Allerdings ist zu berücksichtigen, dass jedes Jahr Arbeit zu zusätzlichen Rentenleistungen führen kann, die als Vermögensposition auftauchen und damit das Ergebnis verbessern. Enthalten sind jedoch bereits jegliche Sparleistungen, weil der Wert der Arbeitskraft das gesamte Einkommen beinhaltet und der des Konsums nur die Kosten der Lebenshaltung. Die Differenz, welche die Sparleistung darstellt, verbleibt damit im Ergebnis, allerdings ohne Erträge.

Du siehst, vom Ergebnis aus betrachtet macht es keinen Unterschied, ob Du mehr verdienst oder mehr Erträge erzielst. Die Erträge sind jedoch abhängig von der Höhe des Bruttovermögens, weshalb es unterschiedlich schwer sein kann, das gleiche Ergebnis zu erzielen.
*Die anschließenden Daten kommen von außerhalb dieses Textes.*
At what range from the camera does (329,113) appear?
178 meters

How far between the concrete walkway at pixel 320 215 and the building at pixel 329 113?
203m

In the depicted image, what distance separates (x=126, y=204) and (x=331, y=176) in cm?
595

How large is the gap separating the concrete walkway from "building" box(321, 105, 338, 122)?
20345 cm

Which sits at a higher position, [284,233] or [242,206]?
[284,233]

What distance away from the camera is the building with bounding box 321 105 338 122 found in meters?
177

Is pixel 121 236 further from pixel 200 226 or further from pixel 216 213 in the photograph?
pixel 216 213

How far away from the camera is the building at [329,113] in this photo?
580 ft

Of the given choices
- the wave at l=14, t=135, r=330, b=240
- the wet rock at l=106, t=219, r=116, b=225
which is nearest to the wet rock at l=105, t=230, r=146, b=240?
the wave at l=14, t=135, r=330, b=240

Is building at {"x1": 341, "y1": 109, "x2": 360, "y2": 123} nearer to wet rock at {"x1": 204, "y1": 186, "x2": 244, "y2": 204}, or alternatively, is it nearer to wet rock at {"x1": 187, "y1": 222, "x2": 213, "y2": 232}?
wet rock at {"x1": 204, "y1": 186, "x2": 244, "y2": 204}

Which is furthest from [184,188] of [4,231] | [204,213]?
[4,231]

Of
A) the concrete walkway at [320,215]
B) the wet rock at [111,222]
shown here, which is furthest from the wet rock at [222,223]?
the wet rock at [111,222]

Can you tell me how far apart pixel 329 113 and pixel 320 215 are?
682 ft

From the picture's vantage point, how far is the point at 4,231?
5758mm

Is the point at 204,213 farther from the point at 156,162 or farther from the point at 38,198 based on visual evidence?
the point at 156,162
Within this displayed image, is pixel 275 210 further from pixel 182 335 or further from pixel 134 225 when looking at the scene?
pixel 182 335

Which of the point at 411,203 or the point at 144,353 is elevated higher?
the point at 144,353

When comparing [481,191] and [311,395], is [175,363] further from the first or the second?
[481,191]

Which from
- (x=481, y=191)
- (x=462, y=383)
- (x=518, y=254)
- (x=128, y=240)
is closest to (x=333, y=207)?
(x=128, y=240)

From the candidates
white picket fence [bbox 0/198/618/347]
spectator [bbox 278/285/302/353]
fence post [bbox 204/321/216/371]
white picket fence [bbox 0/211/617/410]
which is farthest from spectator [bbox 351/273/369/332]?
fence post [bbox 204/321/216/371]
So lange das Bruttovermögen zu gering ist, solltest Du daher unbedingt mehr verdienen oder sparen, anschließend kannst Du das Sparen oder die Arbeit reduzieren und Dich mehr auf die Erträge konzentrieren.

Der Vorteil bei der Konzentration auf die Erträge ist jedoch, dass Du unabhängiger wirst. Denn es liegt nur an Dir, diese immer weiter zu steigern und es gibt keine Grenze nach oben. Damit werden Dein Brutto- und Dein Nettovermögen immer schneller wachsen und bei gleichzeitig mit dem Alter sinkendem Wert der Arbeitskraft wird diese an Bedeutung verlieren. Du wirst an den Punkt kommen, an dem Du kürzer arbeiten, für weniger Geld, oder einen anderen Job annehmen kannst, trotz schlechterer Bezahlung, aber dafür mit mehr Erfüllung für Dich.